• **To do**:
Copy out the lines of the records word for word, starting at the line that contains "From the image provided" and ending after the line that contains "Answer: (D) rect(125, 372, 202, 494): weathered".

--- Start Material ---

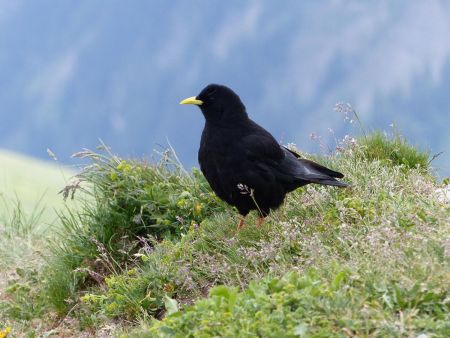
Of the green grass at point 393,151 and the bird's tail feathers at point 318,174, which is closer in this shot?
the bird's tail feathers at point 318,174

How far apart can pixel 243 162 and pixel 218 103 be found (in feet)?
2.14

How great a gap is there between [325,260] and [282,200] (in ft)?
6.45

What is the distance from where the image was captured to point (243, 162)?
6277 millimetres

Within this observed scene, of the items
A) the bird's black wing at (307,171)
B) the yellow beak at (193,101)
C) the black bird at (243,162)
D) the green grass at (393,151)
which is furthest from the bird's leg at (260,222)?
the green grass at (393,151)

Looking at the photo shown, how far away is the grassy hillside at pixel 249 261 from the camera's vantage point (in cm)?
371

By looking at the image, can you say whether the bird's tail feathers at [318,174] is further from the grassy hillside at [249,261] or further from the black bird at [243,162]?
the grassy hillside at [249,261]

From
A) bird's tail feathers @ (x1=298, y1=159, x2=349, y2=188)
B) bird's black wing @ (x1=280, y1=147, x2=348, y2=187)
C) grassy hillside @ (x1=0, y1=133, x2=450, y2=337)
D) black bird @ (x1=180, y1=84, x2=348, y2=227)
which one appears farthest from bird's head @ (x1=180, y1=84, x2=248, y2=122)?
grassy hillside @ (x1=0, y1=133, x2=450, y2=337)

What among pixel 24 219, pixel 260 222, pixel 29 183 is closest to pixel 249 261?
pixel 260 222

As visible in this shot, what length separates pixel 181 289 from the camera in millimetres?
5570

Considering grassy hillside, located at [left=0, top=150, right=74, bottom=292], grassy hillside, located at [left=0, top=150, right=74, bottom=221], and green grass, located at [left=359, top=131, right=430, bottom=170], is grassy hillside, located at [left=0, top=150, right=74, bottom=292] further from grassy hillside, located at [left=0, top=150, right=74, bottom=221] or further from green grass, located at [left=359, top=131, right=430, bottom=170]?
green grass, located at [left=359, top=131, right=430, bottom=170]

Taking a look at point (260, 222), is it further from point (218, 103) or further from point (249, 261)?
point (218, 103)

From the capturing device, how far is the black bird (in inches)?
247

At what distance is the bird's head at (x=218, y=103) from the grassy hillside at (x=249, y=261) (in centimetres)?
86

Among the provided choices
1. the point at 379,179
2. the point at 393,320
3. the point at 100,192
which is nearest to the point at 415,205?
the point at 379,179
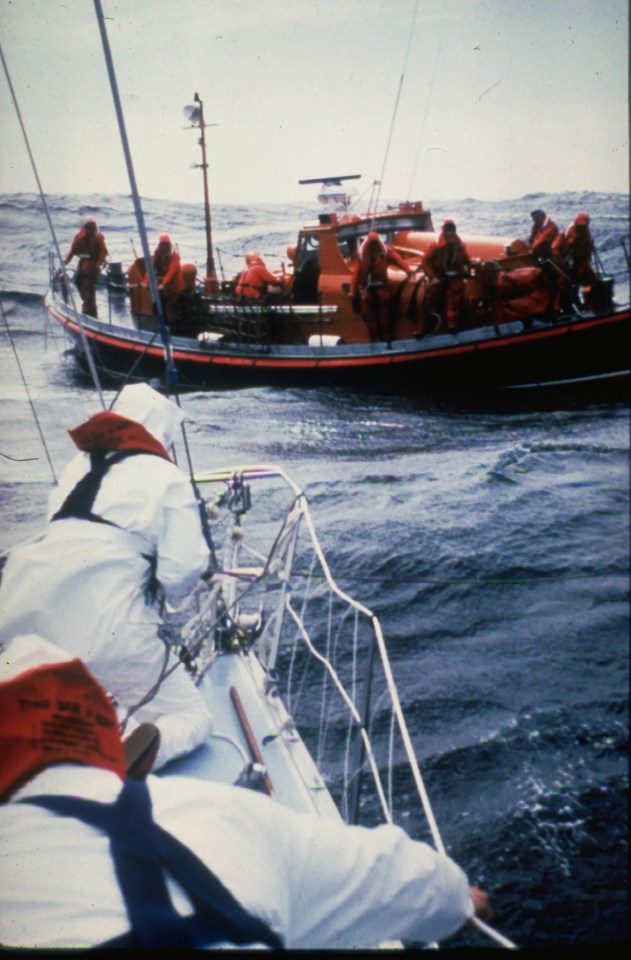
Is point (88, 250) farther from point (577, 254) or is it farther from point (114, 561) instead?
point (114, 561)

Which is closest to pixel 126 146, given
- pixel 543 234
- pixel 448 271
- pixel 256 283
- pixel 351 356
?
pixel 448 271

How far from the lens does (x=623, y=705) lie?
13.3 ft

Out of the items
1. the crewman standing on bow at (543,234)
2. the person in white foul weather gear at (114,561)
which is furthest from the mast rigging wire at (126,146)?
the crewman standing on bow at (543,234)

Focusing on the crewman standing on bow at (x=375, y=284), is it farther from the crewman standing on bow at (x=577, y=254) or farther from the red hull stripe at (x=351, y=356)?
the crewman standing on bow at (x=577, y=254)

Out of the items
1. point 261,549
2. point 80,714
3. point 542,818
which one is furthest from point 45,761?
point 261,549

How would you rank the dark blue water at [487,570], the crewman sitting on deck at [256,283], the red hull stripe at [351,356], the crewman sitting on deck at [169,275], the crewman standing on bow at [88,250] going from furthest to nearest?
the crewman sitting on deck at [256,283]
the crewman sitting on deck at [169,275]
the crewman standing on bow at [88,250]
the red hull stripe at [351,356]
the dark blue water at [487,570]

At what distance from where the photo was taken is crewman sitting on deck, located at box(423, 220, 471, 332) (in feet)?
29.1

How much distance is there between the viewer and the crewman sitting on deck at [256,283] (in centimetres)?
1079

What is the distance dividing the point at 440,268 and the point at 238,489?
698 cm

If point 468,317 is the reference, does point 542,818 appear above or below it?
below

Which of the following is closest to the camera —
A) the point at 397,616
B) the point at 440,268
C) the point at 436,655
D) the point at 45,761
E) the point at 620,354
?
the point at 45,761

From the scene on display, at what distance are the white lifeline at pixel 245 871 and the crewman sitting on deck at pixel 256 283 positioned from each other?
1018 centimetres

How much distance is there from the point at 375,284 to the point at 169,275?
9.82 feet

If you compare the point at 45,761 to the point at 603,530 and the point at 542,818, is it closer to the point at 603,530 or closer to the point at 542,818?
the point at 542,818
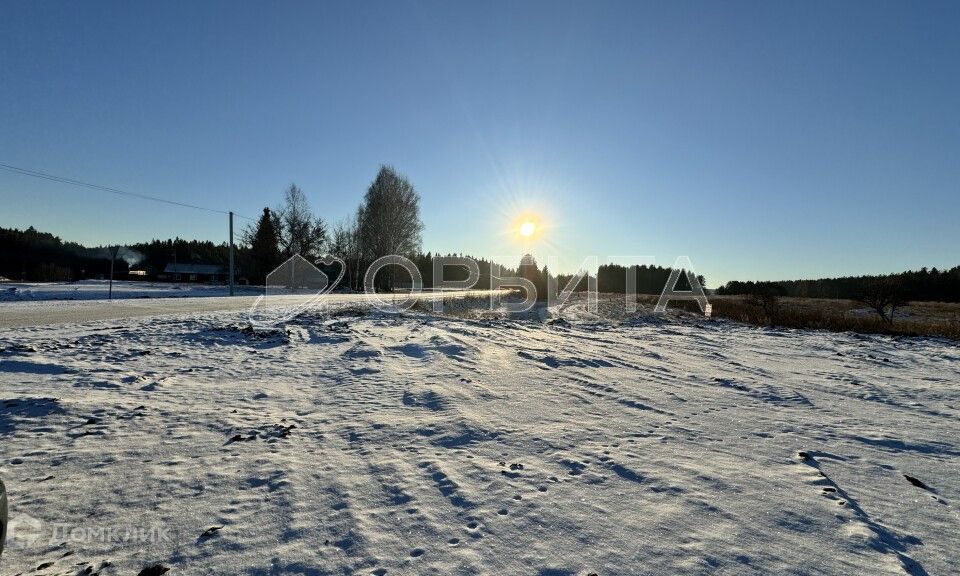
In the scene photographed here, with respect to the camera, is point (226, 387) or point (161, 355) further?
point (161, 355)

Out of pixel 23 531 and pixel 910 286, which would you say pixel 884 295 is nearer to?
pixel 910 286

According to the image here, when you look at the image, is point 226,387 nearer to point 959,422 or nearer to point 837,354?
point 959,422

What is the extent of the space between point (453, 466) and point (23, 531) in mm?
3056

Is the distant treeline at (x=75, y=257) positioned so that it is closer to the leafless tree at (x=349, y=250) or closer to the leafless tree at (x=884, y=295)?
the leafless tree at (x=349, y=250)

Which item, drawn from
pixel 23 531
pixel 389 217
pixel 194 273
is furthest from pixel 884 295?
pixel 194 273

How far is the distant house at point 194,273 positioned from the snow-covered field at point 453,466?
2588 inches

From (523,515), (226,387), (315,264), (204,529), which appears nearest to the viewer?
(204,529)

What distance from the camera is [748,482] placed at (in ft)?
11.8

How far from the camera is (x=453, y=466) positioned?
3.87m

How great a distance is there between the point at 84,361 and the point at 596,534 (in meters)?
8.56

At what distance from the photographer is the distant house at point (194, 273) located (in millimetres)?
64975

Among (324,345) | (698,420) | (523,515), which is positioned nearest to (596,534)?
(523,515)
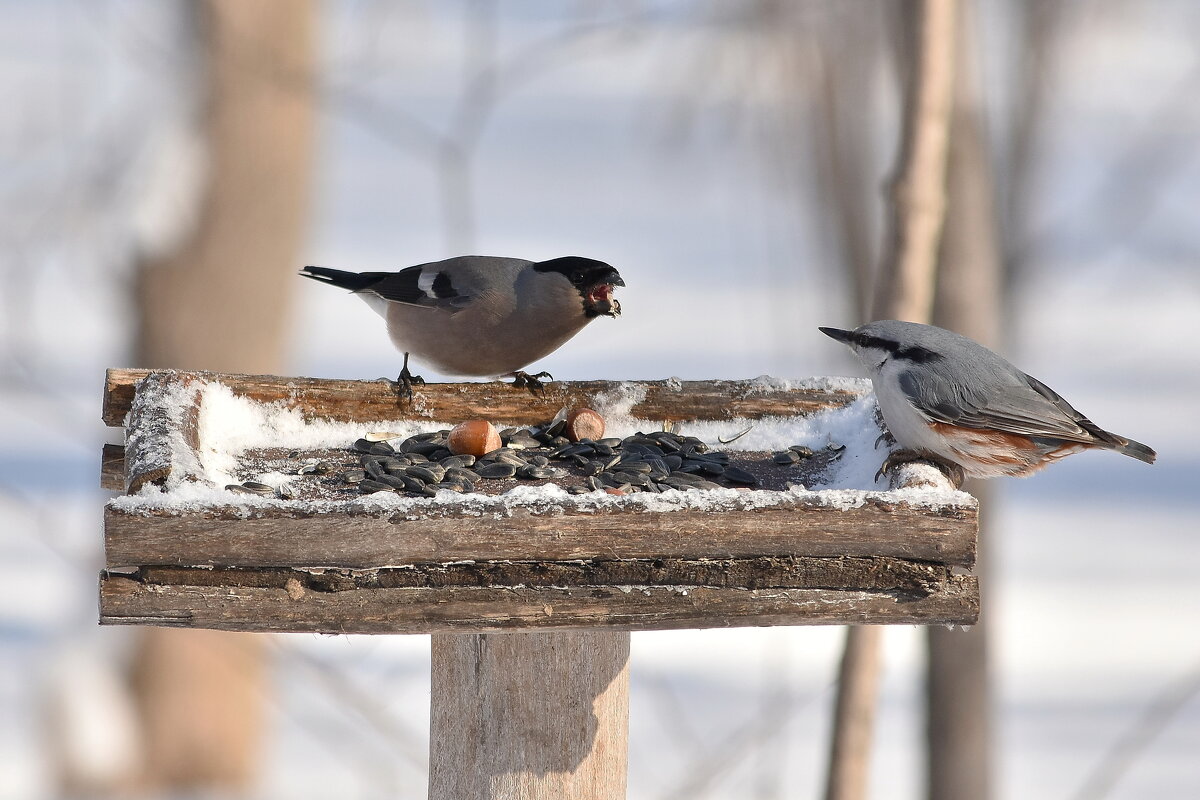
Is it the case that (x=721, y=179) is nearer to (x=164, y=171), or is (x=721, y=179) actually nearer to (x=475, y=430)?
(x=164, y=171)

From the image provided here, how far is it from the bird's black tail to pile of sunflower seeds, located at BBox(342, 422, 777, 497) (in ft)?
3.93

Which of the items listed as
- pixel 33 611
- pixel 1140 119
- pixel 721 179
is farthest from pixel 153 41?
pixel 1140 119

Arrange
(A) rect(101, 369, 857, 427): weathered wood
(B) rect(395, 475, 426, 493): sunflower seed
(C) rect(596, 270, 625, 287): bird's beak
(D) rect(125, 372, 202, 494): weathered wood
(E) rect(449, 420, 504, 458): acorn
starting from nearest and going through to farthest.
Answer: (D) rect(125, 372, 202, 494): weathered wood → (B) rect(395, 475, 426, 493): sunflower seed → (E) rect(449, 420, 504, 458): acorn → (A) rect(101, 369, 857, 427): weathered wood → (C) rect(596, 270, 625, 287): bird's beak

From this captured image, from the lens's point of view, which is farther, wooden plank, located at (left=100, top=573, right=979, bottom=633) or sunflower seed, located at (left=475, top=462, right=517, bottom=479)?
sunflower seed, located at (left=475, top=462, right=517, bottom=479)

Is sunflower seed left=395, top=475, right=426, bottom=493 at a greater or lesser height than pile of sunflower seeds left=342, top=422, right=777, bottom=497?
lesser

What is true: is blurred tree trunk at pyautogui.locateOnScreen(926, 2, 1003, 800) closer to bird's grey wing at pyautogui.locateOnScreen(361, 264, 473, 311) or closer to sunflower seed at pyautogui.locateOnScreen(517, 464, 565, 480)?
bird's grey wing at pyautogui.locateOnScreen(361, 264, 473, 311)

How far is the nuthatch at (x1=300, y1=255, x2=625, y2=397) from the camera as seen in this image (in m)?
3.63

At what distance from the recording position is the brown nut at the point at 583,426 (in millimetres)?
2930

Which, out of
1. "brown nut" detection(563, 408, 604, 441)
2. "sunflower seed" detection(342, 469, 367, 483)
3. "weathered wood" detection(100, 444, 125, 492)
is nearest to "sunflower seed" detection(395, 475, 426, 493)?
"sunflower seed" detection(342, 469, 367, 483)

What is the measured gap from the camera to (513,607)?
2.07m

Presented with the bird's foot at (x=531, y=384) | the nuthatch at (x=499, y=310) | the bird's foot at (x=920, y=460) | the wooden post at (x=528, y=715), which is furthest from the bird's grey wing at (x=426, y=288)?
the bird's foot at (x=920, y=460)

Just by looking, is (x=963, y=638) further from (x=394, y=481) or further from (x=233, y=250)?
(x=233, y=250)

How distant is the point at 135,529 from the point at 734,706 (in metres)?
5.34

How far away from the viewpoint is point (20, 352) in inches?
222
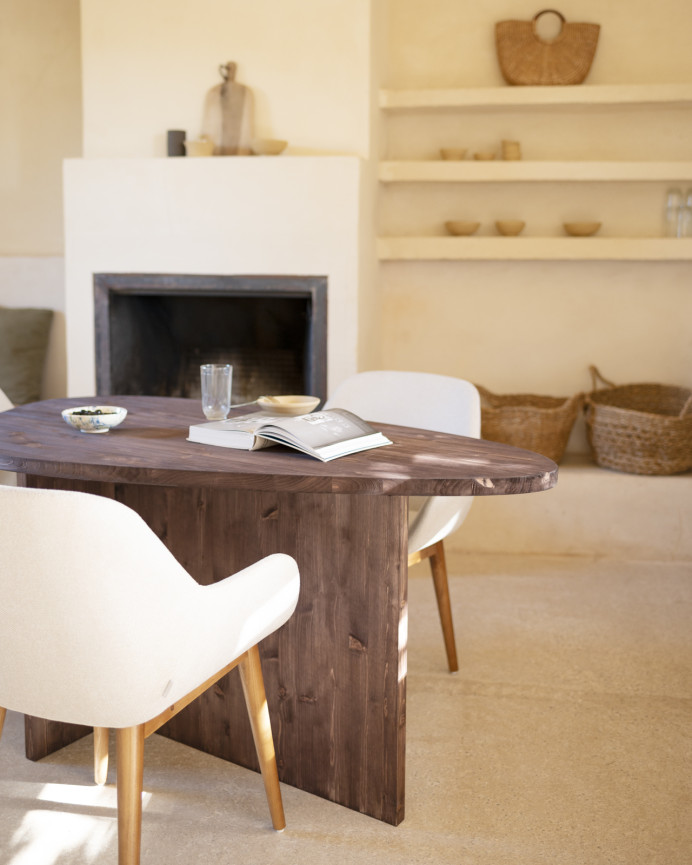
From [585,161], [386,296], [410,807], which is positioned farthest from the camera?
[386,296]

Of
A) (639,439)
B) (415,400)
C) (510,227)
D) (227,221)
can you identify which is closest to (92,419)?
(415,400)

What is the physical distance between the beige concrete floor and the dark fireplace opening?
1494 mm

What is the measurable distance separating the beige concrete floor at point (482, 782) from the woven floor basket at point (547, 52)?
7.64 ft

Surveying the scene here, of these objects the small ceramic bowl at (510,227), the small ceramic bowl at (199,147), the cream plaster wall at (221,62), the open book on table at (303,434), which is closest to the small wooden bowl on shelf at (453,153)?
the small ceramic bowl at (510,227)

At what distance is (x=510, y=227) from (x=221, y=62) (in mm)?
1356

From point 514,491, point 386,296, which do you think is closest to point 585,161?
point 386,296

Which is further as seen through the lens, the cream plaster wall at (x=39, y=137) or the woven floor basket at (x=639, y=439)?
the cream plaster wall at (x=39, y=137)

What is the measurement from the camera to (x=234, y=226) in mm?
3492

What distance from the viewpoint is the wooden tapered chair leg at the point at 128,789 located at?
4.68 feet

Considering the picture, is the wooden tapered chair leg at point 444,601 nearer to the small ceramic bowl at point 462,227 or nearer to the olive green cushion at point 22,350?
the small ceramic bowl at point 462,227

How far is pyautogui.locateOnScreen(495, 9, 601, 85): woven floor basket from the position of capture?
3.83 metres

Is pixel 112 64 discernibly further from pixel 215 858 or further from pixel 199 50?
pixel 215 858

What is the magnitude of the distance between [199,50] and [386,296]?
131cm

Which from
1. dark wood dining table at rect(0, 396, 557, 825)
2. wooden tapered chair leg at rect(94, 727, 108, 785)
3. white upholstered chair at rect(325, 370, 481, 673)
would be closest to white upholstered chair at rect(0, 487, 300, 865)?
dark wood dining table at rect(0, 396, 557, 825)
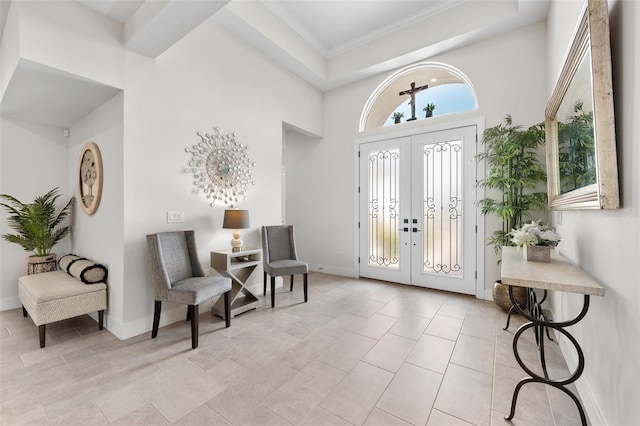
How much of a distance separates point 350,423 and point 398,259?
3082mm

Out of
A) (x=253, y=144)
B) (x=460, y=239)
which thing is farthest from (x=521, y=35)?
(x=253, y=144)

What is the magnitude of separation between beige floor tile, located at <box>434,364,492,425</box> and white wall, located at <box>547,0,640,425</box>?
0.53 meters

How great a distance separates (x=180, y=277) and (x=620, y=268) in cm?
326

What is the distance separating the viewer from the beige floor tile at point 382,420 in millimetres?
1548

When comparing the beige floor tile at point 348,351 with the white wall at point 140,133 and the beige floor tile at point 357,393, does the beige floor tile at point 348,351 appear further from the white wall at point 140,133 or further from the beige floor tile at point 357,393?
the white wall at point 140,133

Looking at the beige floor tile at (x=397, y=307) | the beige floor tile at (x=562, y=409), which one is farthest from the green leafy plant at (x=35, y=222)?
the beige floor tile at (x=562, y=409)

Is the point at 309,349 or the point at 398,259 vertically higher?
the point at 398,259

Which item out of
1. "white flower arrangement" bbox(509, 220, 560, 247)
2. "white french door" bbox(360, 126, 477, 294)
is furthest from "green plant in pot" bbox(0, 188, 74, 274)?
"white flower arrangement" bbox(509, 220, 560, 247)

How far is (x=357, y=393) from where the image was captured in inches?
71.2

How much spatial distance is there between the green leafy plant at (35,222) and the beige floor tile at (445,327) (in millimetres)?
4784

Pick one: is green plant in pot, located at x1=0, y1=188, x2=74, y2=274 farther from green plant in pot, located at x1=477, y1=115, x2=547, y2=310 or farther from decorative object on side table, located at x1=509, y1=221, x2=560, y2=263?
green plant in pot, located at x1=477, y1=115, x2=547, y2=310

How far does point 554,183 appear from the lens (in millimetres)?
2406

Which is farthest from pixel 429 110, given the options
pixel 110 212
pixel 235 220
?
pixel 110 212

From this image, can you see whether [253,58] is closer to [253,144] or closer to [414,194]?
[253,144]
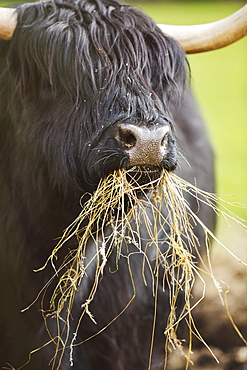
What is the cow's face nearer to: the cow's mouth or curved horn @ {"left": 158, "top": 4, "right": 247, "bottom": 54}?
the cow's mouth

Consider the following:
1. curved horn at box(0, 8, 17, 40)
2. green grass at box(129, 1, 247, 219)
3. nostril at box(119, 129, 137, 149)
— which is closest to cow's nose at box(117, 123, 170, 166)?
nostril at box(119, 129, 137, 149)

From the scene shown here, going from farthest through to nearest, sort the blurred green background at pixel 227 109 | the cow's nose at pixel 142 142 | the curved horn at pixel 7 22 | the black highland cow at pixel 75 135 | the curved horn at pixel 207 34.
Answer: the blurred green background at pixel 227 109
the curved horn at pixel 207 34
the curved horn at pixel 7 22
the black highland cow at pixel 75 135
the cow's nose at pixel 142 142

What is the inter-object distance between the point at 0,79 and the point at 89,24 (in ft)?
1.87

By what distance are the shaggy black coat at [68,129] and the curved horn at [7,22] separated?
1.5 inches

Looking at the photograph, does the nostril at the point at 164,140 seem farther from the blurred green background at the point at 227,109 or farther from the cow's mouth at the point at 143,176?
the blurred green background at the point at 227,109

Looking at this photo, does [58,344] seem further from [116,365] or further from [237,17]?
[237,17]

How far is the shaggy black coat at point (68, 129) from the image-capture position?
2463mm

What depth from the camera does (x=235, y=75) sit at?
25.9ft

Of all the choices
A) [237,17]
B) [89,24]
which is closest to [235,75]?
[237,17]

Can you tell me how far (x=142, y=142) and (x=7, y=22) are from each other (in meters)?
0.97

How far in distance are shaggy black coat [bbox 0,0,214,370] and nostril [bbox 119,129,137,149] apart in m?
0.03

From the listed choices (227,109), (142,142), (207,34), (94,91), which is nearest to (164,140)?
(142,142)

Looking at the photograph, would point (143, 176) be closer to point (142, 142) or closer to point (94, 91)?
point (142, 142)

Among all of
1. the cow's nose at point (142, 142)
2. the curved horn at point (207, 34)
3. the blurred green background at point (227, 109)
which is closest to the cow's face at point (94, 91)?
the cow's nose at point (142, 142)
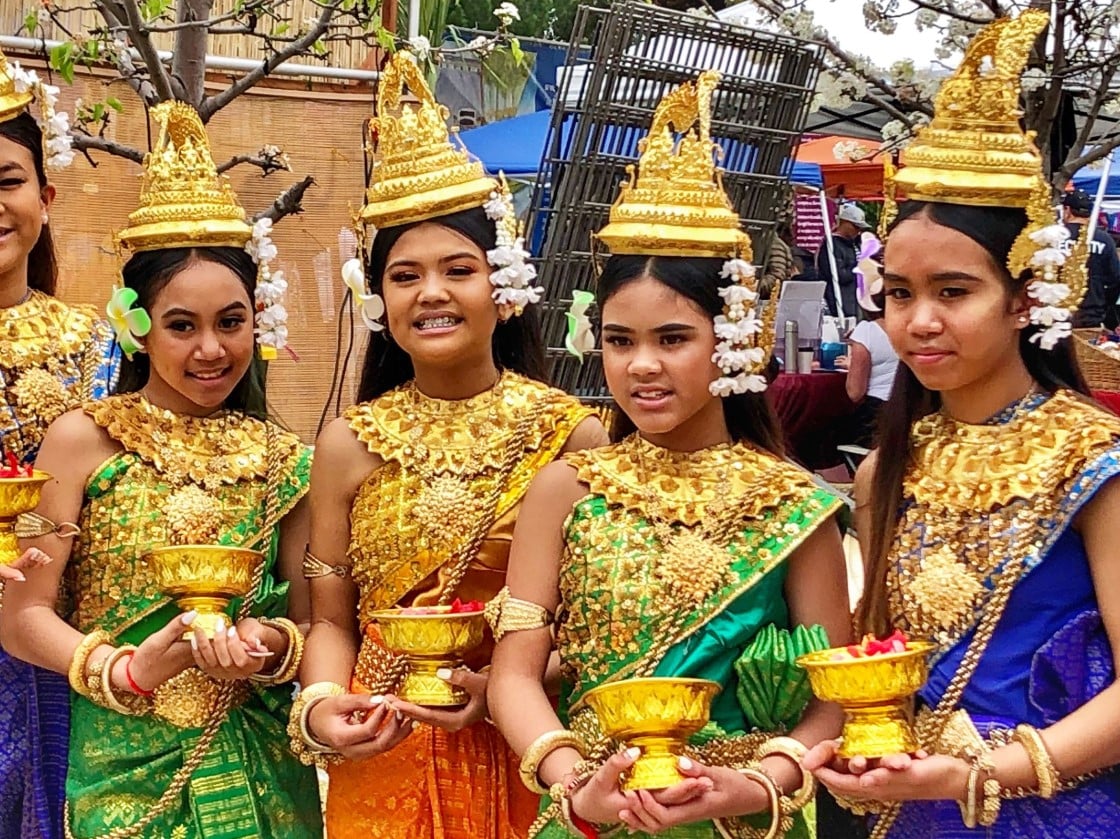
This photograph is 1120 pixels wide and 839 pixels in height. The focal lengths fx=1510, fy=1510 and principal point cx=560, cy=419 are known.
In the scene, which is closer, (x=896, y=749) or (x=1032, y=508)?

--- End Material ---

• **Answer to this exercise**:
From the image provided here, how far is it from the bird's black tail to pile of sunflower seeds, located at BBox(342, 422, 777, 497) (in ft)?
3.93

Which of the items listed as
- pixel 33 611
- pixel 1140 119
- pixel 721 179
is farthest from pixel 153 41?
pixel 1140 119

Arrange
(A) rect(101, 369, 857, 427): weathered wood
(B) rect(395, 475, 426, 493): sunflower seed
(C) rect(596, 270, 625, 287): bird's beak
(D) rect(125, 372, 202, 494): weathered wood
(E) rect(449, 420, 504, 458): acorn
starting from nearest and going through to farthest.
Answer: (D) rect(125, 372, 202, 494): weathered wood → (B) rect(395, 475, 426, 493): sunflower seed → (E) rect(449, 420, 504, 458): acorn → (A) rect(101, 369, 857, 427): weathered wood → (C) rect(596, 270, 625, 287): bird's beak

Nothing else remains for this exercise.